If you follow r/wallstreetbets you’ll see it’s actually an option to lose your life savings and home.
An option is a contract you pay for to buy a share at a future time.
Apple is (imagine) $10 today. You want to make a contract with me to buy an Apple share at $10 on Monday.
Not a problem, I wasn’t selling anyway. Give me $1 and I’ll give you that contract. Now I buy another Apple share at $10. Come Monday, when I sell you the share for $10, it doesn’t matter what happened to the price, I’ve got the same number of shares and made $1 by selling the contract.
You’re betting on the market. If Monday comes and Apple is $20, I have to sell to you for $10 per the contract. It cost you $1 for the contract so you’ve made $9.
Great, but why not just buy the share at $10 in the first place?
Well, you only have $10. What you’re going to do is buy 10 option contracts for $10. Now come Monday your $10 investment is worth $200.
But you’ve spent your $10, how do you buy those shares you’ve committed to buying?
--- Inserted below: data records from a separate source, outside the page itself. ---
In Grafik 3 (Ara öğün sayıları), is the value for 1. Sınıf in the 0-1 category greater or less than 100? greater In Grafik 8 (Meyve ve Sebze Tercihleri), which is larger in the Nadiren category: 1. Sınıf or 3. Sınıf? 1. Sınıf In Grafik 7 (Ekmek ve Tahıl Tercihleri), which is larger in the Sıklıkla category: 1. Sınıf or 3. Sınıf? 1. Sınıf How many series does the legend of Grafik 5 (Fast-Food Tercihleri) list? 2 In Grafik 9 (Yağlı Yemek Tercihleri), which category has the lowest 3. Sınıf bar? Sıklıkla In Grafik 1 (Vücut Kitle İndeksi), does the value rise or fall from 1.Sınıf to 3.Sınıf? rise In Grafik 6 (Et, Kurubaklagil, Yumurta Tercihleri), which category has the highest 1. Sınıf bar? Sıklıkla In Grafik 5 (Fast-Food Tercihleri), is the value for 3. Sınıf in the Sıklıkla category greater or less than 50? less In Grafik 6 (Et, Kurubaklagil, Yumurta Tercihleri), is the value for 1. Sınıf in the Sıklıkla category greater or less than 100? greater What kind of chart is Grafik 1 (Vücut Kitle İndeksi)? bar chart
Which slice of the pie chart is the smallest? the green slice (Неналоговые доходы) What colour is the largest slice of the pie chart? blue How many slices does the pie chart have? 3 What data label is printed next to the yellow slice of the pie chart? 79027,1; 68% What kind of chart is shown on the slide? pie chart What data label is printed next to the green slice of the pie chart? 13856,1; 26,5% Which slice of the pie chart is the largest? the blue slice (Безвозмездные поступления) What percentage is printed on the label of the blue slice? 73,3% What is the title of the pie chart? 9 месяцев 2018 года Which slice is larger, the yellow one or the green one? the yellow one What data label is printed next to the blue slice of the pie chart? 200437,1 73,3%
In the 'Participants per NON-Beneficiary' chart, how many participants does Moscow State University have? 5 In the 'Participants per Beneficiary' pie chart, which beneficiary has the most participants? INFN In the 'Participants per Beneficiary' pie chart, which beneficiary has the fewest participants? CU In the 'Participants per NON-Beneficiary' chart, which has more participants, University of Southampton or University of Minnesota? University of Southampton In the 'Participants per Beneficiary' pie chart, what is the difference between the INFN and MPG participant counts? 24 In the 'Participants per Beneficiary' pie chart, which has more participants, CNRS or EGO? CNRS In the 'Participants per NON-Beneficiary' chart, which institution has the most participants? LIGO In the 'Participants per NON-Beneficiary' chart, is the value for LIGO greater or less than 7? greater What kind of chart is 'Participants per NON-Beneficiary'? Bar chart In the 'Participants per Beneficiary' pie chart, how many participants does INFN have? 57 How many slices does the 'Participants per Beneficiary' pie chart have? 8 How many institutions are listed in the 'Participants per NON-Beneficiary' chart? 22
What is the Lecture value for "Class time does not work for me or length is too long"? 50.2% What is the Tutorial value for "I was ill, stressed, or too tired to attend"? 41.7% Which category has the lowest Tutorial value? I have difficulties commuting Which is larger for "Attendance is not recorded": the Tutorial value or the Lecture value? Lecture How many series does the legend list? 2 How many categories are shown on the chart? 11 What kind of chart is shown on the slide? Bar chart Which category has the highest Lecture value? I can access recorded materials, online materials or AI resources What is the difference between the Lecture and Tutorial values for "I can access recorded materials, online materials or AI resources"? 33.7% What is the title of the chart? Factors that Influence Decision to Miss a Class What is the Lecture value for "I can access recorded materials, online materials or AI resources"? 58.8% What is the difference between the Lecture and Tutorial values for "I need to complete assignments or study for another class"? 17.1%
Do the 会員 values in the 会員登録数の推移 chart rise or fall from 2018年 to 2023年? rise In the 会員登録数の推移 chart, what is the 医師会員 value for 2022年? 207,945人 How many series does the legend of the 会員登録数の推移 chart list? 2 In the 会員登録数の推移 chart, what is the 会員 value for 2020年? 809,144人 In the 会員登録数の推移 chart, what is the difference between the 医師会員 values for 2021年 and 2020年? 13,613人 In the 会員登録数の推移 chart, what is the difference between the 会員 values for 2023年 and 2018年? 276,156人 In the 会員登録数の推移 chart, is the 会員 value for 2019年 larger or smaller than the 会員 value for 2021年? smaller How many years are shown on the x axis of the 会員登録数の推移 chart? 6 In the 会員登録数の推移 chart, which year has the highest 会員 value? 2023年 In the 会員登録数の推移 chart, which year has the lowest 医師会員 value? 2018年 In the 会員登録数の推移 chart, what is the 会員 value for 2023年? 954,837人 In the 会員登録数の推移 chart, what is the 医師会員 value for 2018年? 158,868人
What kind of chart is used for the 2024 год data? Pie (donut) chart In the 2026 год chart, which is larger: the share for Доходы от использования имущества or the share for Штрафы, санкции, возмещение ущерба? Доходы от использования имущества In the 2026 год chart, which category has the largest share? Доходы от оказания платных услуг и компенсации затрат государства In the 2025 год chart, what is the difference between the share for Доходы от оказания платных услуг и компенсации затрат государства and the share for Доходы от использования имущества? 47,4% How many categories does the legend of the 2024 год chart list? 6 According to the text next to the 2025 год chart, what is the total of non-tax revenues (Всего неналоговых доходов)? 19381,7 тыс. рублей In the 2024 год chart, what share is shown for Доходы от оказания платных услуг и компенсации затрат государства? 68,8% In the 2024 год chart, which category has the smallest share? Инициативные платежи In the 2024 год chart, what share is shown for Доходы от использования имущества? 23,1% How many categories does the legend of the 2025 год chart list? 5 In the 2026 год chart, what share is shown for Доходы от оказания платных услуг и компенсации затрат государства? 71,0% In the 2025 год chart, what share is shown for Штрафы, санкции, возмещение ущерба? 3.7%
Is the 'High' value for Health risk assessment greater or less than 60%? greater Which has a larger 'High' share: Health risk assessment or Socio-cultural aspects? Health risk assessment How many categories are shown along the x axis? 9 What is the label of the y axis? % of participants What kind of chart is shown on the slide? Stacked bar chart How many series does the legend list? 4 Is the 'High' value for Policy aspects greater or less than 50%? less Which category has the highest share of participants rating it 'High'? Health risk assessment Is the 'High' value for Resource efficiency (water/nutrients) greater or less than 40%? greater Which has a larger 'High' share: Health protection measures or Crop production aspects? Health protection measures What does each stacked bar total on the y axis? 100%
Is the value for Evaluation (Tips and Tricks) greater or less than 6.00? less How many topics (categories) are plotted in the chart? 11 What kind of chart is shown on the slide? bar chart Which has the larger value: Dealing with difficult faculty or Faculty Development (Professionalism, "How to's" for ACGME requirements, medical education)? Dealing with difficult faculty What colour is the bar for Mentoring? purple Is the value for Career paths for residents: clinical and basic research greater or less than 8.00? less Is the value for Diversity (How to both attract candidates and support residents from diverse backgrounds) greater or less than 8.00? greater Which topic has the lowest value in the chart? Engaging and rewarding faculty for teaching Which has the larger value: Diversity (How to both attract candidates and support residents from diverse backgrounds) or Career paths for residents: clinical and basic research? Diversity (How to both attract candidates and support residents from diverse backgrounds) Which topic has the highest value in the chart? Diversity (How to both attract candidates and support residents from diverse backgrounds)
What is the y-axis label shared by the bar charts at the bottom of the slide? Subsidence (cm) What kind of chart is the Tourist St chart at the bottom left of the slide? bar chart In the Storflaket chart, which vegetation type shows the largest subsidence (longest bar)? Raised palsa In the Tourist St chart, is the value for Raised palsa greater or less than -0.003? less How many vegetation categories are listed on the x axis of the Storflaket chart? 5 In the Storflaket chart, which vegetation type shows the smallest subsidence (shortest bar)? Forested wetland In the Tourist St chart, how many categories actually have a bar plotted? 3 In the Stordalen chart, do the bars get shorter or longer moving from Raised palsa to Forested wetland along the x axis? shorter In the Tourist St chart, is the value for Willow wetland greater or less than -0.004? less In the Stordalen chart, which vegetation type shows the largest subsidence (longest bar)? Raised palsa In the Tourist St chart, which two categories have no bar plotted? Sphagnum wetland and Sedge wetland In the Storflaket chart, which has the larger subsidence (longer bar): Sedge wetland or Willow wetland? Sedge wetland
Well don’t. Just sell the contracts. The contracts are now worth $200, someone will buy them for just under $200 and make a bit of low risk profit.
Ok Great, so you bought those 10 options but now Apple is worth $5 on Monday. You need to pay me $100 for those shares today and nobody will buy your contracts for more than they’re worth. You can sell them for near $50, but you also just spent your last $10 last week to get those contracts. Uh oh. You’re in trouble now.